Two Department of Justice officials recently penned an article in the American Bankruptcy Institute Journal to serve as an unfriendly reminder to the cannabis industry that the country's bankruptcy system cannot assist canna-businesses in liquidating or restructuring their assets. "Marijuana continues to be regulated by Congress as a dangerous drug, and as the Supreme Court has recognized, the federal prohibition of marijuana takes precedence over state laws to the contrary," wrote Clifford J. White III, director of the Executive Office for U.S. Trustees (USTP) and John Sheahan, a trial attorney for the agency, Forbes reports. This is consistent with an analysis published in the New York Law Journal earlier this year, which concluded that state-legal marijuana enterprises effectively can’t file bankruptcy.
White and Sheehan explain that federal law prevents the bankruptcy system from being “used as an instrument in the ongoing commission of a crime and reorganization plans that permit or require continued illegal activity.” The authors also note that “bankruptcy trustees and other estate fiduciaries should not be required to administer assets if doing so would cause them to violate federal criminal law." The USTP officials wrote that "there is no distinction between the seller or the grower of marijuana and the supposedly more 'downstream' participants... [A]ll are in violation of federal criminal law."
Because of this, not only are cannabis sellers and growers guilty of breaking federal law, bankruptcy trustees charged with selling off otherwise-legal fertilizer, growing equipment, or farm land used for cannabis cultivation would be just as guilty. The article states that anyone “who collected rent from a marijuana business tenant, or who sought to collect the profits of a marijuana investment” would be in violation of federal law. The Internal Revenue Service (IRS) has employed this same logic to deny standard business tax deductions to any marijuana business. The Tax Equity and Fiscal Responsibility Act of 1982 established Code Section 280E, which stipulates that “no deduction or credit shall be allowed for any business involved in “trafficking in controlled substances.”

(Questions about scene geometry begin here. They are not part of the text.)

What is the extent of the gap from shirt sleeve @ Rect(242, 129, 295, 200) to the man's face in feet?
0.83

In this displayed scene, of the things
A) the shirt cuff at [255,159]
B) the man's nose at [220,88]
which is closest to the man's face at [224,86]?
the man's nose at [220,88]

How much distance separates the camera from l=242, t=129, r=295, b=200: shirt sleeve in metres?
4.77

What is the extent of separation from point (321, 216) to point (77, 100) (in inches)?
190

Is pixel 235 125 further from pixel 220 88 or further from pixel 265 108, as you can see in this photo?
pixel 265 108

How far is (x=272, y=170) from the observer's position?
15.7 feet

The IRS is deadly serious about preventing canna-businesses from claiming these deductions, with actions including gaining access to Colorado's seed-to-sale cannabis tracking system in order to ensure that no Centennial State canna-companies are trying to pay less than what the federal tax agency believes they owe. Earlier this year, Colorado-based cannabis firm The Green Solution LLC sued the IRS, arguing that these restrictions would make their business unprofitable. The suit has not yet been successful, but a bipartisan group of legislators have proposed The Small Business Tax Equity Act, which would reform the 280E code, giving canna-businesses an equal opportunity to succeed financially and to avoid having to declare bankruptcy down the line. If it passes, this bill could pave the way for the relaxing of other financial restrictions on canna-businesses, such as lack of access to banks and the winder financial industry.